#### Exercise
Only the lines below starting at the one containing "category: blackbird" and ending at the one containing "A: Buffalo (african" belong in the answer, each copied exactly.

#### Extracted information
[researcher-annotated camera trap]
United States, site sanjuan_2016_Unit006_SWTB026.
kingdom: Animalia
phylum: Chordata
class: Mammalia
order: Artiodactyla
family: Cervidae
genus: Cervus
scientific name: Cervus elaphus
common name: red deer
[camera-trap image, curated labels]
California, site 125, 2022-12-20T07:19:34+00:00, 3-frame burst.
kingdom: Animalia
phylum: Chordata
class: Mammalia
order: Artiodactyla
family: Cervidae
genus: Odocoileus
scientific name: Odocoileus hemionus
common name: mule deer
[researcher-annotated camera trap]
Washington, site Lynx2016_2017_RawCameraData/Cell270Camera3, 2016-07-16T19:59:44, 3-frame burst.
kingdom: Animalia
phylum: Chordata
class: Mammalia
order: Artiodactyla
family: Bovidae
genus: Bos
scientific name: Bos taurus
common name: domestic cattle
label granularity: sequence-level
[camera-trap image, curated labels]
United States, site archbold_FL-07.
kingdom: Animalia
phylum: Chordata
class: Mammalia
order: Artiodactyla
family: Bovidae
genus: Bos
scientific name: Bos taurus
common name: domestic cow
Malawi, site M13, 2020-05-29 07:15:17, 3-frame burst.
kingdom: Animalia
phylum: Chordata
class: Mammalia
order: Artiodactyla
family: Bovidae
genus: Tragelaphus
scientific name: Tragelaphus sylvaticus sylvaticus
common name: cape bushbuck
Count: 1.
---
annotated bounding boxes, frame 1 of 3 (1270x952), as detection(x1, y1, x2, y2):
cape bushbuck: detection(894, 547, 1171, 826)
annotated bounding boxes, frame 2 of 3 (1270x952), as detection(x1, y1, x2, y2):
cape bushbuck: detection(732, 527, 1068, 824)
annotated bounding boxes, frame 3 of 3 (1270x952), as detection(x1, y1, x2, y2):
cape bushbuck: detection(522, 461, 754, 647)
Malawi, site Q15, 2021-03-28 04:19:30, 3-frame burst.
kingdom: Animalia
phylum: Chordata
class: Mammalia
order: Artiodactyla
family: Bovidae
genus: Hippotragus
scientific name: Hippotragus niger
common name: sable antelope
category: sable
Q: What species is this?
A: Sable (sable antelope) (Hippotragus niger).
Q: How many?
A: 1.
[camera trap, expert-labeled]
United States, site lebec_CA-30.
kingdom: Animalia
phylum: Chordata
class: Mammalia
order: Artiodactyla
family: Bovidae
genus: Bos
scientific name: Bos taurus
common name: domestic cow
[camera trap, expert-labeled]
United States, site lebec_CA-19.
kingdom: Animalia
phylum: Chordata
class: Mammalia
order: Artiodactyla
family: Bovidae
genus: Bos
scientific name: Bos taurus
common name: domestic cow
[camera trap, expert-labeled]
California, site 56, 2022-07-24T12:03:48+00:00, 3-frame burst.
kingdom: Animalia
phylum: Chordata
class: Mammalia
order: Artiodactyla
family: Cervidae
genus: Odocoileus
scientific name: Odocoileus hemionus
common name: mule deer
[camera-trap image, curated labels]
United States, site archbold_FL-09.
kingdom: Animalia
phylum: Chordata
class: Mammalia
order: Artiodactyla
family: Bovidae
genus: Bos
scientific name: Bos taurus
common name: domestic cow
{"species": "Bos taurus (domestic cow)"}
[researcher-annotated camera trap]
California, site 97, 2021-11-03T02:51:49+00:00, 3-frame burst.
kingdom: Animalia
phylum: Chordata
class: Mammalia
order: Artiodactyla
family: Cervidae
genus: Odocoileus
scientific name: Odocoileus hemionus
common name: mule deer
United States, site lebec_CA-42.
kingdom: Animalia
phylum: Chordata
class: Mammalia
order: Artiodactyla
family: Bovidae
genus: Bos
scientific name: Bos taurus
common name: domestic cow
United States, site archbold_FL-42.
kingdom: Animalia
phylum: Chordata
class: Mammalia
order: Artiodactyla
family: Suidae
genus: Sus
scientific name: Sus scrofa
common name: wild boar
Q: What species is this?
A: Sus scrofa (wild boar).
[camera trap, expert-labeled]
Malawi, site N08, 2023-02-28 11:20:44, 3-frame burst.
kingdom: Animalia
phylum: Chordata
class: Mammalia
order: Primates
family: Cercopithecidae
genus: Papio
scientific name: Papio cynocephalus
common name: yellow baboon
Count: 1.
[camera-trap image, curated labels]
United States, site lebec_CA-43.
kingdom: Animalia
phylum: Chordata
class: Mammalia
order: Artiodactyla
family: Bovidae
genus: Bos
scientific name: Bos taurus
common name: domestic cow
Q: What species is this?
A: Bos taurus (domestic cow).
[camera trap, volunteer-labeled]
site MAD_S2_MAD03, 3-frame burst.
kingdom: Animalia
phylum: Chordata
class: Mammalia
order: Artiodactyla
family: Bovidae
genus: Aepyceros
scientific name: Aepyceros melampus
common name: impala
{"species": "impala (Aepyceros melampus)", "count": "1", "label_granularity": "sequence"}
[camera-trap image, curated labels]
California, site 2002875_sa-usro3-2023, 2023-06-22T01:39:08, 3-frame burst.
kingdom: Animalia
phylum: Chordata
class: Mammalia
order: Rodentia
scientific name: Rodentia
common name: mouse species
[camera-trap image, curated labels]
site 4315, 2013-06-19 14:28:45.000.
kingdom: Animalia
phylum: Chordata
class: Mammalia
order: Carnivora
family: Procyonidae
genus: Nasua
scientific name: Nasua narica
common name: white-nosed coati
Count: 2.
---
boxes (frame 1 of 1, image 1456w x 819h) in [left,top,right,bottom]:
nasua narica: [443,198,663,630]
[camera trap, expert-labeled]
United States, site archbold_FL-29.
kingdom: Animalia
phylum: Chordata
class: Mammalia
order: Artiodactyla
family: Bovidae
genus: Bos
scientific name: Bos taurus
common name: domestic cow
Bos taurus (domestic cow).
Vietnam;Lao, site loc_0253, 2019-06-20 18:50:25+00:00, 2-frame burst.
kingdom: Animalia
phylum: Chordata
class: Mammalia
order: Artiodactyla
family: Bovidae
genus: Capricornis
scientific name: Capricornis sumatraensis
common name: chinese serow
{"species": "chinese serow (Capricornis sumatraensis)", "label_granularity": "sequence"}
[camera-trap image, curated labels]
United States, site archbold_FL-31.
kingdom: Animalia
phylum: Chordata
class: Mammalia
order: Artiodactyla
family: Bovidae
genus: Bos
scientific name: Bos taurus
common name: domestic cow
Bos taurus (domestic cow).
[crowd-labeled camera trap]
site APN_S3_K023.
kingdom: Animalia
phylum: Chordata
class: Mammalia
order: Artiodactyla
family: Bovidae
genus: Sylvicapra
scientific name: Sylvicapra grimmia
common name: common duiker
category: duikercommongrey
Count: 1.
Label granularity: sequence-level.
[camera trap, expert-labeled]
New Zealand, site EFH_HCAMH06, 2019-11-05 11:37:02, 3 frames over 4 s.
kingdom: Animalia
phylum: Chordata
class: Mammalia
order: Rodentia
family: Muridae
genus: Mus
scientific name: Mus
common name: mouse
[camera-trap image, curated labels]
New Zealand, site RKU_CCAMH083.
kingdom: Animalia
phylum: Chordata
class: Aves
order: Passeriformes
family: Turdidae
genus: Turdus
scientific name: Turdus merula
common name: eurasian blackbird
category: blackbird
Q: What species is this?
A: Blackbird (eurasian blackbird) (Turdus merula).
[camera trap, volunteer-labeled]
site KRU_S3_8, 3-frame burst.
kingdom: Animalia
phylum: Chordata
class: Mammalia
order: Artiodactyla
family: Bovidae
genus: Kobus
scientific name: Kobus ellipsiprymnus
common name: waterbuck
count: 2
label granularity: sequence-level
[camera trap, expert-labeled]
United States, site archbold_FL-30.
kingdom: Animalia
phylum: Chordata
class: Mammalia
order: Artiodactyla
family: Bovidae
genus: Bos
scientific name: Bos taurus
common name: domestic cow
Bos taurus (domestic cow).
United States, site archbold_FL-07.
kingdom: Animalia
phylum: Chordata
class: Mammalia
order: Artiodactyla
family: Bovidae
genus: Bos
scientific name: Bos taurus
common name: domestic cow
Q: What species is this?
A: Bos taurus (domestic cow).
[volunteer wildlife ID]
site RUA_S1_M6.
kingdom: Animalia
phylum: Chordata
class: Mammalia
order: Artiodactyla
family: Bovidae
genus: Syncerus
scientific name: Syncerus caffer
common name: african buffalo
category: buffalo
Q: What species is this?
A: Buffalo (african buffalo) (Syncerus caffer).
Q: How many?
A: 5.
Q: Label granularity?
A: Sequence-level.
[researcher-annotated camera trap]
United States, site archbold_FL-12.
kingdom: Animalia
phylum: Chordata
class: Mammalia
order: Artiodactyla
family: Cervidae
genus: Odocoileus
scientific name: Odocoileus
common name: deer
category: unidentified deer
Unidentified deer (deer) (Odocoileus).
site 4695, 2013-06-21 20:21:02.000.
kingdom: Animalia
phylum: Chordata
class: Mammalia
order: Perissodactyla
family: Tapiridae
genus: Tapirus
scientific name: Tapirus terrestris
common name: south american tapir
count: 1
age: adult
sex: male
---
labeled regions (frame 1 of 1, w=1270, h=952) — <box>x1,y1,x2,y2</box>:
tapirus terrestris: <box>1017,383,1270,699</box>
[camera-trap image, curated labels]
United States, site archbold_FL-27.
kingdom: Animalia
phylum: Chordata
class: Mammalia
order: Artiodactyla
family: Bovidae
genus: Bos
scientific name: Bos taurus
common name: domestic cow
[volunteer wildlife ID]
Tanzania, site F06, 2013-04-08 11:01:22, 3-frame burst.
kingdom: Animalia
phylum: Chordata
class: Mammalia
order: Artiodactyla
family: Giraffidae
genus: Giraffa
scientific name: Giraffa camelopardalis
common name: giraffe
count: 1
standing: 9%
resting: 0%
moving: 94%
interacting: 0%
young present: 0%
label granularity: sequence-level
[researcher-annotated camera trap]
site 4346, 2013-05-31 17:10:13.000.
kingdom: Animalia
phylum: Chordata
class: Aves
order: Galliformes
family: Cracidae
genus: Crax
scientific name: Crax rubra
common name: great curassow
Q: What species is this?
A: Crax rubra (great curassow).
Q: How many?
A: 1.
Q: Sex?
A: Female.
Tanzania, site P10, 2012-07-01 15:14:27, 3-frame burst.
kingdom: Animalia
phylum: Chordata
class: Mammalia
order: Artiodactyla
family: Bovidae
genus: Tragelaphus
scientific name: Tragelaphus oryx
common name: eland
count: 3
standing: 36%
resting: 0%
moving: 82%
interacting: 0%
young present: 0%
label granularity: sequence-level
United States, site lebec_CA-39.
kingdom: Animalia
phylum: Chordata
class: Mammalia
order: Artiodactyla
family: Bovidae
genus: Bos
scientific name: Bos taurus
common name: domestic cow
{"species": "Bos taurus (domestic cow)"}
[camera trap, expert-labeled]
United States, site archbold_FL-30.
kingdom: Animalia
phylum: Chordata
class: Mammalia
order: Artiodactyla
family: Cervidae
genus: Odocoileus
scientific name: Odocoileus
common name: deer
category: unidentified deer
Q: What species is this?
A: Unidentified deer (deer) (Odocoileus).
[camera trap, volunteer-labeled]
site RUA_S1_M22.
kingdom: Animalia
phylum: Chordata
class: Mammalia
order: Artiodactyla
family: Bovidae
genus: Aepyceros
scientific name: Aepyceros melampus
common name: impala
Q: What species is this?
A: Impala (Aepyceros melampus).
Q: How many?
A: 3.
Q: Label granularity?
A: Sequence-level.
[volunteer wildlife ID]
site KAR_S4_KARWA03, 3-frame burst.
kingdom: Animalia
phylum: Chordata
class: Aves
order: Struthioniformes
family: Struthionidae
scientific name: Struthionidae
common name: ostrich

#### Response to the exercise
category: blackbird
Q: What species is this?
A: Blackbird (eurasian blackbird) (Turdus merula).
[camera trap, volunteer-labeled]
site KRU_S3_8, 3-frame burst.
kingdom: Animalia
phylum: Chordata
class: Mammalia
order: Artiodactyla
family: Bovidae
genus: Kobus
scientific name: Kobus ellipsiprymnus
common name: waterbuck
count: 2
label granularity: sequence-level
[camera trap, expert-labeled]
United States, site archbold_FL-30.
kingdom: Animalia
phylum: Chordata
class: Mammalia
order: Artiodactyla
family: Bovidae
genus: Bos
scientific name: Bos taurus
common name: domestic cow
Bos taurus (domestic cow).
United States, site archbold_FL-07.
kingdom: Animalia
phylum: Chordata
class: Mammalia
order: Artiodactyla
family: Bovidae
genus: Bos
scientific name: Bos taurus
common name: domestic cow
Q: What species is this?
A: Bos taurus (domestic cow).
[volunteer wildlife ID]
site RUA_S1_M6.
kingdom: Animalia
phylum: Chordata
class: Mammalia
order: Artiodactyla
family: Bovidae
genus: Syncerus
scientific name: Syncerus caffer
common name: african buffalo
category: buffalo
Q: What species is this?
A: Buffalo (african buffalo) (Syncerus caffer).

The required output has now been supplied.